The clinical and neurological status, before and/or after an oncological treatment, classically influences survival [61, 62]. The presence of a neurological deficit increases with age, tumor extension and mass effect [63]. At time of diagnosis, the existence of epilepsy is inversely linked to the presence of a deficit, and consequently carries a favorable prognostic value when isolated [64–66].

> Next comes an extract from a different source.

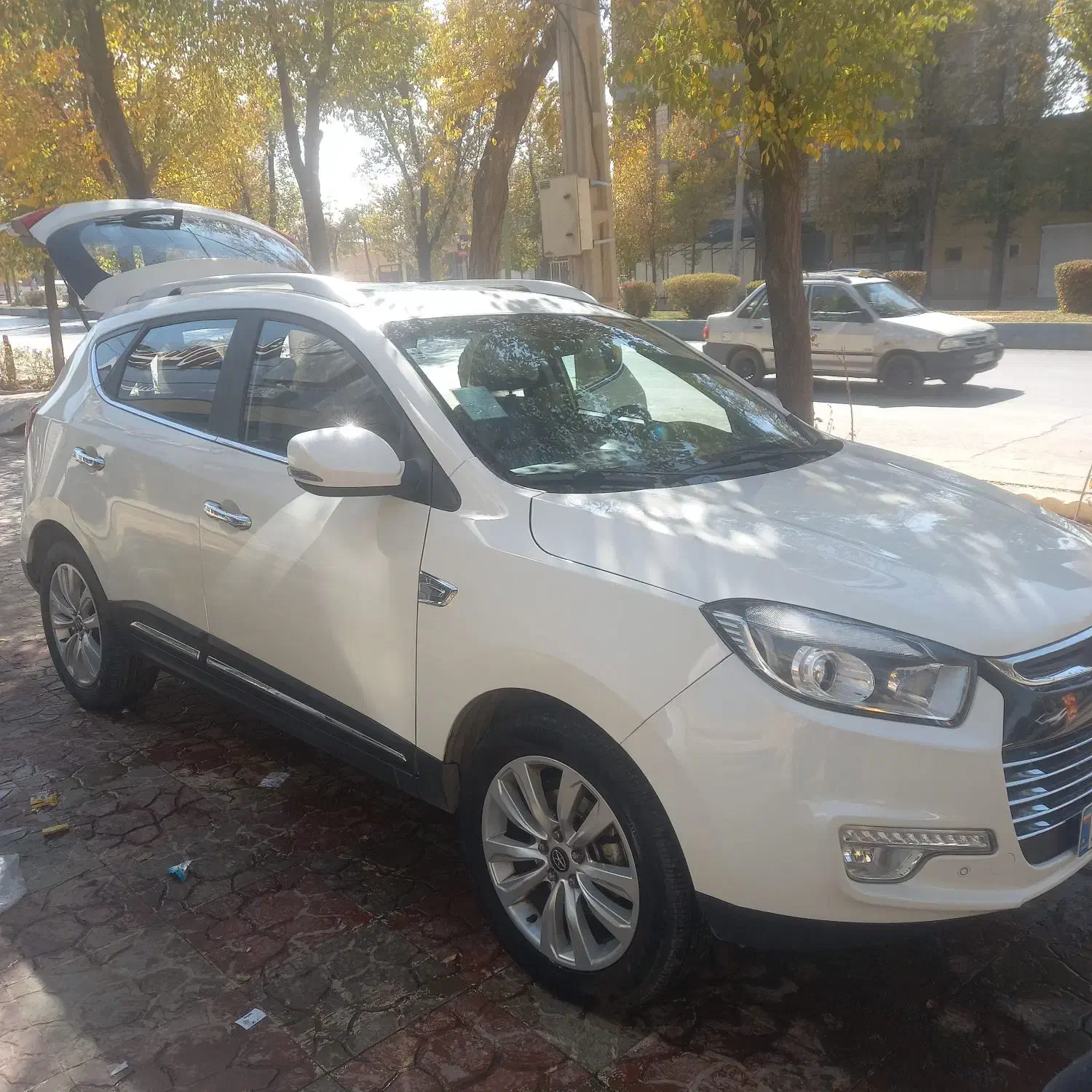 فروش جک s5 نیوفس در حد|خودرو سواری و وانت|بروجن, |دیوار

DLGGs are commonly located in or close to eloquent areas, i.e. those areas of the brain involved in motor, language, visuospatial and cognitive functions [30, 62, 67–69]. Larger tumors and tumors crossing the midline correlate with a shorter survival [64]. Growth rates are inversely correlated with survival [70–72]. It is important to note that DLGGs show a constant linear growth before malignant transformation. Very slow progression is possible, but these tumors always grow. The average slope is about 4 mm of mean diameter per year before and/or after surgical resection (without adjuvant therapy) [73–75].

In a recursive partitioning analysis, Bauman et al. [76] identified four prognostic groups of patients with statistically different median survivals (MS): (1) [KPS <70 and age >40y, MS: 12 m], (2) [KPS ≥70, age >40y, and enhancement present, MS: 46 m], (3) [KPS <70 and age: 18–40y, or KPS ≥70 and age >40y, no enhancement, MS: 87 m], and (4) [KPS ≥70 and age: 18–40y, MS: 128 m], with the following abbreviations: KPS Karnofsky performance Status, y years, m months.

In 22844 and 22845 EORTC trials, Pignatti et al. [64] showed that age >40 years, astrocytoma histology subtype, largest diameter of the tumor >6 cm, tumor crossing the midline, and presence of neurologic deficit before surgery were unfavorable prognostic factors for survival. The total number of unfavorable factors can be used to determine the prognostic score.

In the University of California at San Francisco LGG prognostic scoring system, patients were assigned a prognostic score based upon the sum of points assigned to the presence of each of the four following factors: (1) location of tumor in presumed eloquent cortex, (2) KPS Score ≤80, (3) age >50 years, and (4) maximum diameter >4 cm [77, 78]. Survival estimates according to this DLGG score were applied in 537 patients and are exposed in Tables 2.8 and 2.9.